> Text segment
Re: [RFC] split zonelist and use nodemask for page allocation [1/4]

linux-mm.kvack.org archive mirror
 help / color / mirror / Atom feed

From: KAMEZAWA Hiroyuki <kamezawa.hiroyu@jp.fujitsu.com>
To: Paul Jackson <pj@sgi.com>
Cc: linux-mm@kvack.org, clameter@sgi.com
Subject: Re: [RFC] split zonelist and use nodemask for page allocation [1/4]
Date: Fri, 21 Apr 2006 15:49:16 +0900	[thread overview]
Message-ID: <20060421154916.f1c436d3.kamezawa.hiroyu@jp.fujitsu.com> (raw)
In-Reply-To: <20060420231751.f1068112.pj@sgi.com>

On Thu, 20 Apr 2006 23:17:51 -0700
Paul Jackson <pj@sgi.com> wrote:

> Interesting ... maybe ?
> 
> Doesn't this change the semantics of the kernel page allocator?
> 
> If I read correctly:
> 
>     The existing code scans the entire systems zonelists multiple times.
>     First, it looks on all nodes in the system for easy memory, and if that
>     fails, tries again, looking for less easy (lower threshold) memory.

> Given instruction 1
Please identify every line of the listing that contains the string "green" and copy each one out, treating uppercase and lowercase as different.
The mailing list reply above and the listing come from unrelated sources.

> Dataset
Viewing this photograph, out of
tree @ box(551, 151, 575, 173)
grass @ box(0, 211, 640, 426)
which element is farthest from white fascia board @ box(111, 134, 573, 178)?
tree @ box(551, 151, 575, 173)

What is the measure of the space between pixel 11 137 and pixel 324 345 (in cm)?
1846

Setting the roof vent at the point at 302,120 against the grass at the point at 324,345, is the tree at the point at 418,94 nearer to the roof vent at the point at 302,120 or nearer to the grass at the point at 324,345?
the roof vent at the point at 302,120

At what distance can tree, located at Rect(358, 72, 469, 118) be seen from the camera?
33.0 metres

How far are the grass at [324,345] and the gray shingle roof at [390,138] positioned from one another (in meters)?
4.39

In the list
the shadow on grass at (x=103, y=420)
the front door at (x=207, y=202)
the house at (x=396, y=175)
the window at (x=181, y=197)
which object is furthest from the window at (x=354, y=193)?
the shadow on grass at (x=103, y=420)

* * *

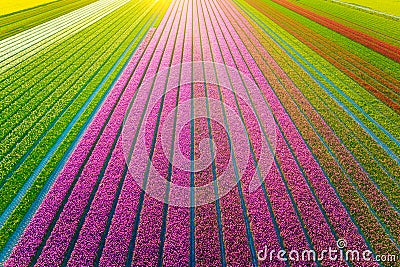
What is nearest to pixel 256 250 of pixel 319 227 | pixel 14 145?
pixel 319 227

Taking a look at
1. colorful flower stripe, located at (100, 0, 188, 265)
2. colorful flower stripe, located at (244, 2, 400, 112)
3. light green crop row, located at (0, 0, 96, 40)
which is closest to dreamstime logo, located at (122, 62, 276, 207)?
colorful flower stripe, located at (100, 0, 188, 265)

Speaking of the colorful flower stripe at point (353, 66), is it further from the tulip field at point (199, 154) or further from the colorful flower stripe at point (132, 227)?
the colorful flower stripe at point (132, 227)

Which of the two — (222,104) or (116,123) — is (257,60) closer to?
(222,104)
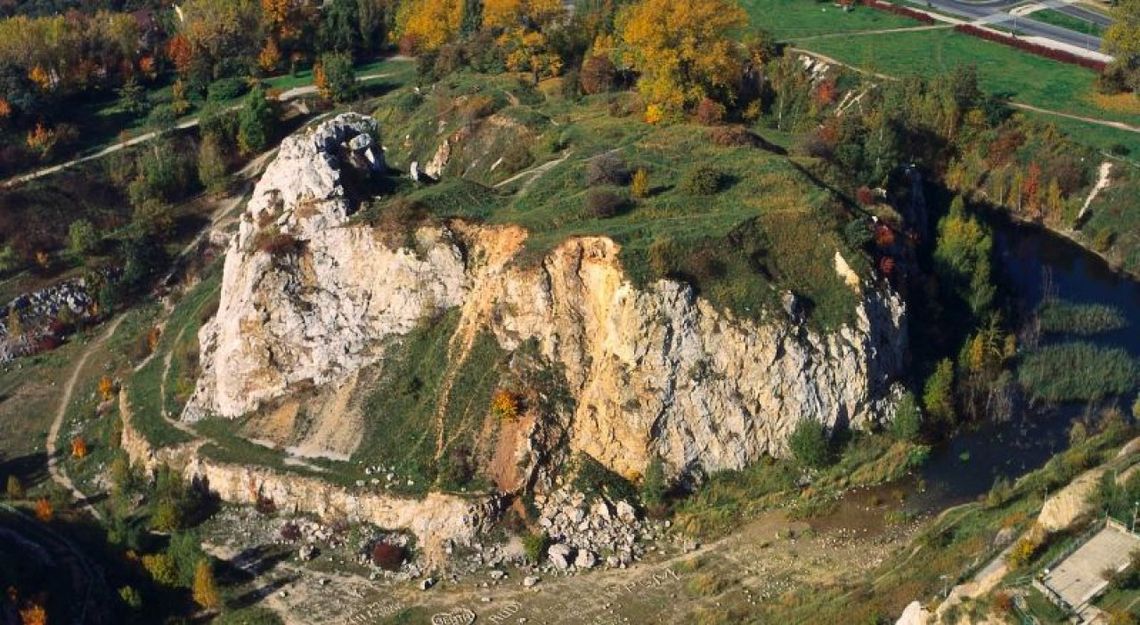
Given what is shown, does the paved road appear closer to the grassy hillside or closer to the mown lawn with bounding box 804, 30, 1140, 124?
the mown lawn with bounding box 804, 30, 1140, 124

==

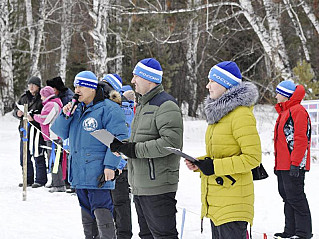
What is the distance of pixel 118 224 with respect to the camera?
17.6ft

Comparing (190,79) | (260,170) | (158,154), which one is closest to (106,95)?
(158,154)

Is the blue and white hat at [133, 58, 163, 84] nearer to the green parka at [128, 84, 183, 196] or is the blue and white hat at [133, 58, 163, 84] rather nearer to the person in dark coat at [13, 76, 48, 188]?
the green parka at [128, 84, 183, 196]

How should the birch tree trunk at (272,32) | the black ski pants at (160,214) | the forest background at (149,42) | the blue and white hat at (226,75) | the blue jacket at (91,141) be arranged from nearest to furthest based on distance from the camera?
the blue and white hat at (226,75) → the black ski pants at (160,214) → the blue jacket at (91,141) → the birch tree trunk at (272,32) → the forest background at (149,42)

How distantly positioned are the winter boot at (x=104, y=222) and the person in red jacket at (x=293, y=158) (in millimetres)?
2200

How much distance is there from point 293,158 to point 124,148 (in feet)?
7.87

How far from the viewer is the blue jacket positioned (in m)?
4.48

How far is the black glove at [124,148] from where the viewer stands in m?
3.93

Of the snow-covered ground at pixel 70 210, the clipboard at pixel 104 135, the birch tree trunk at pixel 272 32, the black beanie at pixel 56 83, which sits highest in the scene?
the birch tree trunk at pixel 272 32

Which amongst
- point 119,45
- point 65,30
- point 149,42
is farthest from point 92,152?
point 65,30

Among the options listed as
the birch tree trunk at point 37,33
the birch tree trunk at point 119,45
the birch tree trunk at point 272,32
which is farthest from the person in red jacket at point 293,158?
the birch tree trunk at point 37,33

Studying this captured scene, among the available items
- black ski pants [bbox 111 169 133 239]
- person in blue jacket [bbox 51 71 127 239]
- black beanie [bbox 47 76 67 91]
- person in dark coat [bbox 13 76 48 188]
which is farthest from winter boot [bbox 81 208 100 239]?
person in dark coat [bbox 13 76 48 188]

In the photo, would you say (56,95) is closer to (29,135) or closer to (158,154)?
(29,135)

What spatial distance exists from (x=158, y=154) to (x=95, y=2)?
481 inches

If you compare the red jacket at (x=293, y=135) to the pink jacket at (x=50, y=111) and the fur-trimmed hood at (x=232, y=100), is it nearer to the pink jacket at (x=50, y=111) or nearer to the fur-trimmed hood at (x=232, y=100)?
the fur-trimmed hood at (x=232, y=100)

> Given instruction 2
Write what comes next in the mailing list reply about the kernel page allocator, picking up after its final line.

> Task answer 1
3. light green crop row, located at (0, 0, 96, 40)
Is the blue and white hat at [133, 58, 163, 84] nearer to the green parka at [128, 84, 183, 196] or is the blue and white hat at [133, 58, 163, 84] rather nearer to the person in dark coat at [13, 76, 48, 188]?
the green parka at [128, 84, 183, 196]

> Task answer 2
> 
>     Your code takes one node at a time, in the alloc_pages_nodemask() loop,
>     and calls __alloc_pages() for that node, which will exhaust that node
>     before giving up.
> 

Ah....okay, get_page_from_freelist()  scans several times in alloc_pages()....
I should consider again and rewrite the whole patch.
Thank you for pointing it out.
Maybe what I should do is not to add a function which encapsulate alloc_pages()
but to modify get_pge_from_freelist() to take nodemask.


> In particular, the low memory failure cases, such as when the system
> starts to swap on a node, or a task is forced to sleep waiting for memory,
> or the out-of-memory killer called, would seem to be quite different with
> your patch.  This could cause some serious problems, I suspect.
> 
Yes, serious.

> Some of your other advantages from this change look nice, but I suspect
> it would take a radical rewrite of __alloc_pages(), moving the multiple
> scans at increasingly aggressive free memory settings up into your
> __alloc_pages_nodemask() routine, and  moving the cpuset_zone_allowed()
> check from get_page_from_freelist() up as well.
> 
Yes, I think so too.

> This would be a major rewrite of mm/page_alloc.c, perhaps a very
> interesting one, but I don't think it would be an easy one.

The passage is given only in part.